Wednesday, November 5, 2014

Noise

I remember my mother singing on a daily basis when were growing up that "Silence is golden."  I agree and get what she meant by this now that I have children.  However I only feel silence is golden when my kids are sleeping or out of the house.  Because silence with them awake equals disaster!

Picture this....I have both kids in the car and we were on our way to take Audrey to Sunday School.  Ayden was given the special job of holding the thirteen paper towel rolls Audrey needed to take with her for a project.  I turned on the radio and the kids began to complain about the songs in the radio and we literally go through every station, they get to hear the tail end of a song and Ayden begins to scream because he wants to hear it again.  Sorry buddy, it's the radio not a CD.  After about two minutes of screaming and Audrey trying to add to my talk to Ayden they chaos dissipates, but not for long.

Ayden has now changed his focus from music to noise.  Not little noise, but loud, obnoxious noise.  He has the paper towel rolls and is pretending to be an elephant, and of course he is so great at sharing he gives his sister a couple of rolls and encourages her to scream like an elephant as well.   I know elephants don't scream, but if they did my kids have the noise nailed.  At this point my eye begins to twitch and I have two choices to either loose it like a crazy person or breathe.  I was going to take the first route and scream that horrible phrase "Shut up", but then the noise turned to tears and Audrey is trying to talk Ayden through a crisis.  Yes friends, Ayden got the paper towel roll stuck on one arm and he did not know what to do.  Audrey kept yelling pull it off Ayden and Ayden kept crying that he couldn't and I needed to help.  Sorry buddy, I am driving.  It was at this point I just laughed at our loud obnoxious event.  Ayden gets the roll off his arm, to then get it stuck one more time.   Who said kids learn after their mistakes?  The elephant screams pick right up where they left off and continue until we arrive at church.  At this point the noise is done, and so are the paper towel rolls and Audrey.  This is when I begin to think that it sure is quiet.  I then turn on the radio and Ayden begins his critiquing of the radio stations, and our noise chaos begins again.

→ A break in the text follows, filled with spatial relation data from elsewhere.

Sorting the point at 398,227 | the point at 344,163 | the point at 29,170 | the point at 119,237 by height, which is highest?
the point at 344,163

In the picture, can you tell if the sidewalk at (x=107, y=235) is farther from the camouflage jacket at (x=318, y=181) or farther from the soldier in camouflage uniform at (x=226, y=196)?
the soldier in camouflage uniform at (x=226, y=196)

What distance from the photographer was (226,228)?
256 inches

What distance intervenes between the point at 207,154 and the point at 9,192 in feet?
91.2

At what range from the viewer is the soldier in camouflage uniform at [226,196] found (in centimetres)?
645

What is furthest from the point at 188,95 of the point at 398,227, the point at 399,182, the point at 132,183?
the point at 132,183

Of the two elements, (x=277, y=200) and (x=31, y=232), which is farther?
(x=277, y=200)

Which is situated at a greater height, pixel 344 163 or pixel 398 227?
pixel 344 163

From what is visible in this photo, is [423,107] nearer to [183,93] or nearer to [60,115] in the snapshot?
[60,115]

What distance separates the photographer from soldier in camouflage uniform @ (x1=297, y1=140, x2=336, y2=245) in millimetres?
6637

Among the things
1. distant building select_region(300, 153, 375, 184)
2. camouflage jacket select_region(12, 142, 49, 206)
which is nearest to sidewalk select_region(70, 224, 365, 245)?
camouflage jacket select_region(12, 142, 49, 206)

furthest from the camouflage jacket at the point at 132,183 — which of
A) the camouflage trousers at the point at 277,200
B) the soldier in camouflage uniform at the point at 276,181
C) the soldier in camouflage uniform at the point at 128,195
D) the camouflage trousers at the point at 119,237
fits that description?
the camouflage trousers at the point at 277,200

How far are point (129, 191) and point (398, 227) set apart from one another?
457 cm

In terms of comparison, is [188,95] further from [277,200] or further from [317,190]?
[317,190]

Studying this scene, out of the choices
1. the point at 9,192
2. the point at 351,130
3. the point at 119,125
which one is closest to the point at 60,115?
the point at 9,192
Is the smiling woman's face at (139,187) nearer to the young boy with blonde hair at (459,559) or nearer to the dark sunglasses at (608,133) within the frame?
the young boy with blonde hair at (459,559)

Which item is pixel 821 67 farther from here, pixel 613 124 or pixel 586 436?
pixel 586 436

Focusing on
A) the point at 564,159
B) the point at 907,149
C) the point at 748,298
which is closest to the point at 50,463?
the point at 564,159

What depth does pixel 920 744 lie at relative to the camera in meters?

Here is the thing, I can't handle a lot of quiet during the day.  I think I can because I am constantly asking my kids to use an indoor voice, but at the same time I find peace in their loudness. Without the noise I am either fearing my kids are into something or that things aren't okay. Therefore, bring on the noise, and more than likely I will be that lady with the obnoxiously loud children in the store, but that is okay because it is my one way of keeping tabs on them and gauging in on how they are doing as little people.